## DIRECTIVE
Print, word for word, the part of the passage on the peso devaluation between "That day, members" and "and Southeast Asia.", inclusive.

## SELECTED EXTRACT
......

That day, members of Salomon Brothers' securities division were to attend an early morning briefing by John Purcell, the tall, youthful-looking fifty-four-year-old managing director of the firm's emerging markets research division. Topic: the international outlook for the coming year. The small audience followed Purcell's moderately upbeat speech with great attention: As in most Wall Street brokerage firms, Salomon Brothers' emerging markets department was an elite division, and its managers were company stars. Since American investors had rediscovered Mexico in the early nineties and made profits of up to 50 percent a year in that country's stock market, securities firms had made huge profits from a boom in U.S. investments in the fledgling economies of Latin America, Eastern Europe, and Southeast Asia.
Purcell had been a pioneer in the emerging markets success story: A Ph.D. in political science from the University of California in Los Angeles who had given up teaching at age forty to try the excitement of Wall Street, he had been among the first to discover the potential of Mexico's stock market. In the late eighties - at a time when few Americans would consider investing a penny south of the Rio Grande - Purcell had published a report entitled "Mexico: A world class economy in the 1990's." Having lived in Mexico for a year in the staunchly nationalistic seventies, and fascinated by the bold free-market reforms that President Carlos Salinas de Gortari had begun to implement after his 1988 inauguration, Purcell had seen a golden future for Mexico. The subsequent phenomena rise of Mexico's stock market had proved him right. By the early nineties, Salomon Brothers had placed more than $15 billion in Mexico, making juicy profits for its clients. In the process, Purcell's research department had grown from a one-person office - him - to a staff of twenty-five.
But at about 9:30 A.M. that morning, the world collapsed on Wall Street. Purcell had just concluded his speech and returned to his desk when there was a sudden commotion outside his office: A news bulletin flashing across the computer screens said that the Mexican government had just announced a devaluation of the currency. Everybody was stunned. Few on Wall Street had expected such a bombshell - at least not that soon. Just a few weeks earlier, in a November 22 report on Mexico, Salomon Brothers had told its clients that "although we believe that an eventual more rapid depreciation of the peso may become necessary, the probability of a one-off devaluation is virtually nil." Not only had Purcell received assurances from top Mexican officials during a recent visit to Mexico City that there would be no devaluation, but his economic projections - based on Mexican government figures monitored by international institutions - showed that the country's foreign reserves were high enough to withstand pressures for a devaluation in the near future. All of a sudden, the "virtually nil" possibility had become a dreadful reality.
Within hours, U.S. investors who had bought peso-denominated Mexican stocks had lost $10 billion, a figure that would climb to more than $32 billion in coming weeks. Americans who had put their money into mutual funds run by firms such as Fidelity Investments; Alliance Capital; Scudder, Stevens & Clark; Goldman Sachs; and Salomon Brothers were now facing huge losses. This time, unlike in the 1982 Latin American debt crisis that had also been ignited by Mexico, the big losers were not a few giant U.S. banks, but hundreds of thousands of small American investors - retirees, nurses, and office employees throughout the country - whose pension and retirement plans had placed part of their savings in the Mexican stock market. In Mexico, the impact was even worse: an estimated $70 billion loss in the stock-market value of Mexican corporations, an avalanche of bankruptcies, and nearly a million layoffs over the next twelve months.

......

## SUPPLIED MATERIAL

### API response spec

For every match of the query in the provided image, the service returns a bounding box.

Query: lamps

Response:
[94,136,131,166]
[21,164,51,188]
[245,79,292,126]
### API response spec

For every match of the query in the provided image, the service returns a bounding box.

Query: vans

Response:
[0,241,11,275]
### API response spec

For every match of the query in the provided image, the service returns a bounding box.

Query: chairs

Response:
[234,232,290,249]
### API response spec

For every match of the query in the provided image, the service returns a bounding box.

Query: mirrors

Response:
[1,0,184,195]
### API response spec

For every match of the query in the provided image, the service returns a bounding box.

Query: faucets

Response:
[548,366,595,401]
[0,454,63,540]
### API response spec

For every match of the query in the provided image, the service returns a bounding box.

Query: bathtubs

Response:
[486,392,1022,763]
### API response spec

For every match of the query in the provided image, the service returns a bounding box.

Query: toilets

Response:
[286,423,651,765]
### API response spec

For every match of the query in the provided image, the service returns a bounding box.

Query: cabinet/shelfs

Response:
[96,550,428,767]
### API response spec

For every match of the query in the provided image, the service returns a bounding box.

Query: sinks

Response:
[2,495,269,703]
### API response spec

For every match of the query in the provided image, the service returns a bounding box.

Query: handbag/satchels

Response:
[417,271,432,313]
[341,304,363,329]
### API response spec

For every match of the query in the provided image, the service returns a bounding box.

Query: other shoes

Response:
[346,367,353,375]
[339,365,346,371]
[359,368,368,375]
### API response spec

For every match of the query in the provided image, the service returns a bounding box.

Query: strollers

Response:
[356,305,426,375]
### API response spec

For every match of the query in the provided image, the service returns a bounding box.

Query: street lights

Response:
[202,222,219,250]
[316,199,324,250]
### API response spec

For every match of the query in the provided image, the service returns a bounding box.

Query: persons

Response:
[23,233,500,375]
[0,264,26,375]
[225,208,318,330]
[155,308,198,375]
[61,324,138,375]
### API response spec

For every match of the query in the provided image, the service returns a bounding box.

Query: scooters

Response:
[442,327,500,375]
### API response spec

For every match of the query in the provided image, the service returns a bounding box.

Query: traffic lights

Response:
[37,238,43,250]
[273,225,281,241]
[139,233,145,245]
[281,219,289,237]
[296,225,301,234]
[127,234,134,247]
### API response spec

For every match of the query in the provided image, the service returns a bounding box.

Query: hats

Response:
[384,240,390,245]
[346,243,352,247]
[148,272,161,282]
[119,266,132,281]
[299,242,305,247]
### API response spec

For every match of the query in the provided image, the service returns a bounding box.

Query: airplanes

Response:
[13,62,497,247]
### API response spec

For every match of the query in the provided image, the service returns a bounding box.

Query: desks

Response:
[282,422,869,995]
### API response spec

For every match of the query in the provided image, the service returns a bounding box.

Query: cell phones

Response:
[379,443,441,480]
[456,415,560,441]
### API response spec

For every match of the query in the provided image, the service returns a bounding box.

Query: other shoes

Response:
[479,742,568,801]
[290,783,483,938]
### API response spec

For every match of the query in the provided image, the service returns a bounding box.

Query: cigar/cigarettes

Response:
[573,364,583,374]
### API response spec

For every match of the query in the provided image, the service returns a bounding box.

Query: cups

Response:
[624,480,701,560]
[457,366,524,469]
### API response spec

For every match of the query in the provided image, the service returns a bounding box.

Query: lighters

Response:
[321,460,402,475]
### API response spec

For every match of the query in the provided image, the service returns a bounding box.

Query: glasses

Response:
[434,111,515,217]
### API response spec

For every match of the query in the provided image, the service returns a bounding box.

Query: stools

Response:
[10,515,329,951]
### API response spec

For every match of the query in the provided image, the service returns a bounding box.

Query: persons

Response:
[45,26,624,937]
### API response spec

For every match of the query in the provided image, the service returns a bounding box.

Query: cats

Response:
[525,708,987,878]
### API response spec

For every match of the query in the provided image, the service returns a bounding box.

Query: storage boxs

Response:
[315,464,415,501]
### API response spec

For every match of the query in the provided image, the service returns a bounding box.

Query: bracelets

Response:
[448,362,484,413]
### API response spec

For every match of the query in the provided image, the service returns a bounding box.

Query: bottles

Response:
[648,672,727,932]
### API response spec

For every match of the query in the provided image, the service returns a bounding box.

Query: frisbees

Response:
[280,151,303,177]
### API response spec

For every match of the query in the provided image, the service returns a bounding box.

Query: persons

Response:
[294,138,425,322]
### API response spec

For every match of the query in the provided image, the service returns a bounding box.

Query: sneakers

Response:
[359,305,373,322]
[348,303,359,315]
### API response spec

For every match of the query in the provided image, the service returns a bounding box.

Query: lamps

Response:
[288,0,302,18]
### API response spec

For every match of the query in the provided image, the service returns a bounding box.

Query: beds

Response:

......

## OUTPUT BELOW
That day, members of Salomon Brothers' securities division were to attend an early morning briefing by John Purcell, the tall, youthful-looking fifty-four-year-old managing director of the firm's emerging markets research division. Topic: the international outlook for the coming year. The small audience followed Purcell's moderately upbeat speech with great attention: As in most Wall Street brokerage firms, Salomon Brothers' emerging markets department was an elite division, and its managers were company stars. Since American investors had rediscovered Mexico in the early nineties and made profits of up to 50 percent a year in that country's stock market, securities firms had made huge profits from a boom in U.S. investments in the fledgling economies of Latin America, Eastern Europe, and Southeast Asia.